A Bryansk wolf is a Russian idiom used to describe a treacherous person. The term has little to do with wolves from Bryansk. Its first recorded use is reported in Jacques Rossi's The Gulag Handbook in the sentence "a wolf from the Bryansk forest is your friend, not me!"
The phrase is similar to the Russian idiom of the Tambov wolf, referring to economic migrants who moved to Tambov to work at very low rates, thus lowering wages for all in the region. In Russian, the phrase is "Тамбовский волк тебе товарищ", or "a Tambov wolf is your comrade". It rose in popularity from the 1956 Soviet film The Rumyantsev Case.

Meaning

The term's usage in a sentence is listed in the Great Dictionary of Russian Nicknames, where it describes Vasily Ivanovich, a member of the Soviet Duma, as a Bryansk wolf for working as a "bright representative".

Artistic usage

Russian poet Yuz Aleshkovsky mentions Bryansk wolves in his poem "Comrade Stalin, You're a Real Big Scholar" in order to contrast the life of Stalin with that of the Russian people.

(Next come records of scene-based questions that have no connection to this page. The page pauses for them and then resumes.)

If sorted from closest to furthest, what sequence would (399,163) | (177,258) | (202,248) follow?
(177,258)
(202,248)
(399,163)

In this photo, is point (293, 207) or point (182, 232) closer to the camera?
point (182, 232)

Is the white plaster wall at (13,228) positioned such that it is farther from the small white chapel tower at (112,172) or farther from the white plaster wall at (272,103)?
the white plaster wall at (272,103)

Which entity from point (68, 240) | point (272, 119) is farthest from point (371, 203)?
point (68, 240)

"Comrade Stalin, you’re a real big scholar,
You know what’s going on in linguistics,
I'm a simple Soviet convict
And my friend is a gray Bryansk wolf."
Bryansk wolves are also mentioned in Leonid Filatov's fairy taleThe Tale of Fedot the Strelets” and in the song “Parcels” by Lesopoval.

Tourism

Bryansk wolves no longer exist in the wild, and the remaining 49 wolves remain at Bryansky Les Nature Reserve. This is due, in part, to farmers seeing them as a nuisance.